When I was searching the internet for information on SRM I stumbled upon this article on the VMware Uptime blog by Lee Dilworth. I’ve taken the following from the “What we’ve learnt” post, which confirms what we’ve seen the last couple of days:

Datastore Group computation is triggered by the following events:

Existing VM is deleted or unregistered

VM is storage vmotioned to a different datastore

New disk is attached to VM on a datastore previously not used by the VM

New datastore is created

Existing datastore is expanded

So in other words, moving VM’s from one Datastore to another or creating a new disk on a different Datastore can cause problems because the Datastore Group computation will be re-run. Not only do you need to take virtual disk placement in consideration when configuring SRM, you will also need to be really careful when moving virtual disks.

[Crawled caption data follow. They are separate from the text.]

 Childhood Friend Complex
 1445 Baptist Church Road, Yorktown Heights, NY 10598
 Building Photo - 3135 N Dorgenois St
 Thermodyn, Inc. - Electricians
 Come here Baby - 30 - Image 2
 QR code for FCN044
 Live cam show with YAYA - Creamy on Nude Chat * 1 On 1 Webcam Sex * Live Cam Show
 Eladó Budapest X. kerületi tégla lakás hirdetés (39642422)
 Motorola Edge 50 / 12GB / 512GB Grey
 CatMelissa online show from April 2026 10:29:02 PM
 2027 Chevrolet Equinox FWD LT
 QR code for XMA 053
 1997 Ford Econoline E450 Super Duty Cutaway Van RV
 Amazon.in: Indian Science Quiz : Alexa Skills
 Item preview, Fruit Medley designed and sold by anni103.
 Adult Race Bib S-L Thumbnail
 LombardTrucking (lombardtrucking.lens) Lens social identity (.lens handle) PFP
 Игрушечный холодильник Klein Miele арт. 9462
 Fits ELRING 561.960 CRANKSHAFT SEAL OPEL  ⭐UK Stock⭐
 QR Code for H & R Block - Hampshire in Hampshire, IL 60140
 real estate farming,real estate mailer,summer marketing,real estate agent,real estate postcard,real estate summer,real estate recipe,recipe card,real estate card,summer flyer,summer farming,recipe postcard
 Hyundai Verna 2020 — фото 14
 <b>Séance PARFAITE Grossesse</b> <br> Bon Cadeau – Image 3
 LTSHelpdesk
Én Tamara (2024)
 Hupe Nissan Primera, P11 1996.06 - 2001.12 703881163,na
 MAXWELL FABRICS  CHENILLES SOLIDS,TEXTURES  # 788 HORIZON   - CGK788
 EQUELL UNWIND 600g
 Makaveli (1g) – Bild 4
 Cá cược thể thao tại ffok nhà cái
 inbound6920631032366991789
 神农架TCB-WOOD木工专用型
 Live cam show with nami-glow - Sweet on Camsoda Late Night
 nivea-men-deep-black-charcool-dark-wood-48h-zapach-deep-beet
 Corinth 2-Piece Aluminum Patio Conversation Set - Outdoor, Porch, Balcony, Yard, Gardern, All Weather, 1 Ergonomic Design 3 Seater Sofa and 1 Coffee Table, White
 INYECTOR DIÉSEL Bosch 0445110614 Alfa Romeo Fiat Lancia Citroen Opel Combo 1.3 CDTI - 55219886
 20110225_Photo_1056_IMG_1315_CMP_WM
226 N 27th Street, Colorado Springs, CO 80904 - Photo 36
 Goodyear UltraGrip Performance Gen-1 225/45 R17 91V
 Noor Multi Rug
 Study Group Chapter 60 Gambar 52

Documentation, Design and Planning is key here.

I would suggest documenting current disk placement before you even start implementing SRM, and given the results you might need to move disks around before you start with SRM. Make sure to check your documentation and design before randomly adding virtual disks when SRM has been implemented. Documenting your current disk placement can be done easily with the script that Hugo created this week by the way, and I would suggest to regularly create reports and save them.

Expect some more SRM stuff coming up over the next couple of weeks.